To be done: Please edit the material below by replacing "dark blue work jacket" with "navy work jacket" and leave everything else unchanged.

## Start

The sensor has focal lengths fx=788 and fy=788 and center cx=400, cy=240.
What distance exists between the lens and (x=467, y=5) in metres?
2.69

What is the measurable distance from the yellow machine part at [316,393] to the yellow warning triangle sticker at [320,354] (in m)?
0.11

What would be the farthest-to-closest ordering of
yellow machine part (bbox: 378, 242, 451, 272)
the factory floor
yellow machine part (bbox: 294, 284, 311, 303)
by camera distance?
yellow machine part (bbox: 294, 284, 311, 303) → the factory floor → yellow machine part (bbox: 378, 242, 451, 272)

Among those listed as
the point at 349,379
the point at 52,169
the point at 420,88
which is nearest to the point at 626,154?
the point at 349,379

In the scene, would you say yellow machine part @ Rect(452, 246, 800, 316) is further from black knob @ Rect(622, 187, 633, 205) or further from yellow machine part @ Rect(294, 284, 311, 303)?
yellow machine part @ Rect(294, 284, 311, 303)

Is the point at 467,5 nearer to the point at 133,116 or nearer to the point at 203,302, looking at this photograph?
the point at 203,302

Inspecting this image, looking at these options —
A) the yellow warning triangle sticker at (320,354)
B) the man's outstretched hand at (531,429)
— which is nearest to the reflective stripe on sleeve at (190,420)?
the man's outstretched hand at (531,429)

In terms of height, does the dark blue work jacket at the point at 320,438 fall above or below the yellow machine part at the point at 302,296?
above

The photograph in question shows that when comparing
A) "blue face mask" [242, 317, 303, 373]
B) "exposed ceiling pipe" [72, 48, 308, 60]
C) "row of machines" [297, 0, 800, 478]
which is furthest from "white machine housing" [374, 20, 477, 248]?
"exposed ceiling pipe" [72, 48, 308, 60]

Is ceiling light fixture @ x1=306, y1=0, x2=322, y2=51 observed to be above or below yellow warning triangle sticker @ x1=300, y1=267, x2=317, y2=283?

## End

Task result:
The sensor has focal lengths fx=788 and fy=788 and center cx=400, cy=240.
What distance exists between the lens and (x=467, y=5) in metres?
2.69

What is the measurable distance from the yellow machine part at [316,393] to the yellow warning triangle sticker at [320,354] (in m)?
0.11

What would be the farthest-to-closest ordering of
yellow machine part (bbox: 378, 242, 451, 272)
the factory floor
yellow machine part (bbox: 294, 284, 311, 303)
by camera distance?
yellow machine part (bbox: 294, 284, 311, 303) → the factory floor → yellow machine part (bbox: 378, 242, 451, 272)

Among those listed as
the point at 349,379
the point at 52,169
the point at 420,88
which is nearest to the point at 626,154?
the point at 349,379

In the scene, would you say yellow machine part @ Rect(452, 246, 800, 316) is further from black knob @ Rect(622, 187, 633, 205) or further from yellow machine part @ Rect(294, 284, 311, 303)?
yellow machine part @ Rect(294, 284, 311, 303)

Is the point at 467,5 nearer to the point at 133,116 or nearer to the point at 203,302, looking at this photograph?
the point at 203,302

Inspecting this image, looking at these options —
A) the yellow warning triangle sticker at (320,354)
B) the man's outstretched hand at (531,429)
— which is nearest to the reflective stripe on sleeve at (190,420)?
the man's outstretched hand at (531,429)

In terms of height, does the navy work jacket at the point at 320,438 fall above or below the yellow machine part at the point at 302,296?
above

The photograph in question shows that when comparing
A) "blue face mask" [242, 317, 303, 373]
B) "exposed ceiling pipe" [72, 48, 308, 60]
C) "row of machines" [297, 0, 800, 478]
which is furthest from "white machine housing" [374, 20, 477, 248]?
"exposed ceiling pipe" [72, 48, 308, 60]

Is ceiling light fixture @ x1=306, y1=0, x2=322, y2=51 observed to be above or below yellow warning triangle sticker @ x1=300, y1=267, x2=317, y2=283?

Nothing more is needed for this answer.